- [Selected extract]
------------------------------

Julius La Rosa (January 2, 1930 – May 12, 2016) was an Italian-American traditional popular music singer, who worked in both radio and television beginning in the 1950s.
Julius La Rosa is one of those singers whose appreciation for a song's lyrics and meaning harks back to the Golden Years of Frank Sinatra. The Brooklyn native got his start as a singer in 1951 under the ravenous wings of Arthur Godfrey. He was stationed at the Navy base in Pensacola, FL, where Godfrey was undergoing training to get his pilot's wings. At the time, La Rosa was singing in the enlisted men's club. Godfrey heard him and invited him to come up after his discharge to appear on his radio and television shows in New York.
Julius La Rosa's tenure on Godfrey's shows lasted from 1951 to 1953. When Archie Bleyer, Arthur Godfrey's bandleader, formed Cadence Records in 1952, the first performer signed was La Rosa. Cadence's first single, which was also La Rosa's first recording, was "Anywhere I Wander." It reached the top 30 on the charts, and his next recording, "My Lady Loves To Dance," was a moderate success, but La Rosa would hit gold with his third recording, "Eh, Cumpari" in 1953.
“Eh Cumpari” hit #1 on the Cash Box chart and #2 on the Billboard chart, and La Rosa got an award as the best new male vocalist of 1953. Like the other "Little Godfreys," as the cast members were known, Godfrey discouraged La Rosa from hiring a manager or booking agent, preferring to have his staff coordinate and negotiate on La Rosa's behalf, but Julius hired his own agent and manager: Tommy Rockwell.

------------------------------

- [Requests]
A: Which recordings by La Rosa does the La Rosa biography name? List every one of them.
B: Can you copy a passage of the La Rosa biography word for word, beginning at the words "Julius La Rosa is" and stopping after the words "in New York."?
C: Could you resume the La Rosa biography, picking up right after its final sentence?

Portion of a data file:
------------------------------

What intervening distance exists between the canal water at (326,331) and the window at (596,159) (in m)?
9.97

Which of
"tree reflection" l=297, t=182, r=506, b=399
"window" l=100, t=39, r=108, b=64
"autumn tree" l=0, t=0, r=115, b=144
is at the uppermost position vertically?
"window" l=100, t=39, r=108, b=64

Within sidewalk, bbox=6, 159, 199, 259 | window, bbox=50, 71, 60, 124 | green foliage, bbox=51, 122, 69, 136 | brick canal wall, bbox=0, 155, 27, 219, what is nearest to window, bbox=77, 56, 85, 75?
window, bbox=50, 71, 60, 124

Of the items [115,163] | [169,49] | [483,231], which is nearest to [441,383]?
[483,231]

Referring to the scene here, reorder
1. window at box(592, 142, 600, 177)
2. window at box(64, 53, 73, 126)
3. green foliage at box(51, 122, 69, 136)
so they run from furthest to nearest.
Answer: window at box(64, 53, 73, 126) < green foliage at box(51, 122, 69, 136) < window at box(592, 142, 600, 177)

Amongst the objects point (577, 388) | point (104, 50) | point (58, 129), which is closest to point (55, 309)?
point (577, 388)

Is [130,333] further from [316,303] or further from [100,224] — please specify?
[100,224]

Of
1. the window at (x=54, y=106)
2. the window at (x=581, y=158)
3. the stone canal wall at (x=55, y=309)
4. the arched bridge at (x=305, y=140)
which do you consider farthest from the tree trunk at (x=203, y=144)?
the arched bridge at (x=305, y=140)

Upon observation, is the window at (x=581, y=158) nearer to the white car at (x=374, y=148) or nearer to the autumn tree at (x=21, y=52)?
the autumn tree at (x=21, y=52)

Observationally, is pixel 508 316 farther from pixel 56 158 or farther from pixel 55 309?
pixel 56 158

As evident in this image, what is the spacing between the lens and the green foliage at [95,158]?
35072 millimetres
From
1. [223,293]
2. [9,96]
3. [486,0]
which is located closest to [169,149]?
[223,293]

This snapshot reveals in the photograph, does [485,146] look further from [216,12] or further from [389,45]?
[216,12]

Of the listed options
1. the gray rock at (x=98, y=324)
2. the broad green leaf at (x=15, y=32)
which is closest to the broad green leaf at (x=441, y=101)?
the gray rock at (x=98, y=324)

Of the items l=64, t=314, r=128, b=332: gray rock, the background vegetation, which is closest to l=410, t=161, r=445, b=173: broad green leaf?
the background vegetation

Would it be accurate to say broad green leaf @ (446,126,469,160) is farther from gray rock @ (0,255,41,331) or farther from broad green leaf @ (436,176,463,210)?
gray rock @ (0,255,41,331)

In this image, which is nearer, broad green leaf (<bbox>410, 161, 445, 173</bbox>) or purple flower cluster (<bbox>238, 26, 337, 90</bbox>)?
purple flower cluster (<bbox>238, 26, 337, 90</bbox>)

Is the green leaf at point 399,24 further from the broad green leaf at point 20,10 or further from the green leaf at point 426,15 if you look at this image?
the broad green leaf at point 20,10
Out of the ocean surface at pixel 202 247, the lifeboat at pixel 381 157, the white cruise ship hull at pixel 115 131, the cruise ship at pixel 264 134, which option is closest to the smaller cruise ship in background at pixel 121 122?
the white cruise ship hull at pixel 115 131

------------------------------

- [Task answers]
A:
"Anywhere I Wander"
"My Lady Loves To Dance"
"Eh, Cumpari"

B:
Julius La Rosa is one of those singers whose appreciation for a song's lyrics and meaning harks back to the Golden Years of Frank Sinatra. The Brooklyn native got his start as a singer in 1951 under the ravenous wings of Arthur Godfrey. He was stationed at the Navy base in Pensacola, FL, where Godfrey was undergoing training to get his pilot's wings. At the time, La Rosa was singing in the enlisted men's club. Godfrey heard him and invited him to come up after his discharge to appear on his radio and television shows in New York.

C:
With hit recordings and his appearances on Arthur Godfrey's shows, La Rosa's popularity grew exponentially. At one point, La Rosa's fan mail eclipsed Godfrey's. A year after La Rosa was hired, he was receiving 7,000 fan letters a week. On the morning of October 19, 1953 after La Rosa had finished singing "Manhattan" on Arthur Godfrey Time, Godfrey actually fired him on the air, announcing, "that was Julie's swan song with us." La Rosa tearfully met with Godfrey after the broadcast and thanked him for giving him his "break." La Rosa was then met at Godfrey's offices by his lawyer, manager and some reporters. Tommy Rockwell was highly critical of Godfrey's behaviour, angrily citing La Rosa's public humiliation.
Reporters asked television host Arthur Godfrey why he fired popular singer Julius LaRosa on the air. Godfrey answered that he had to do it because LaRosa had showed “a lack of humility.” Many decided that the notoriously egotistical Godfrey, not LaRosa, was the one who needed a lesson in that virtue.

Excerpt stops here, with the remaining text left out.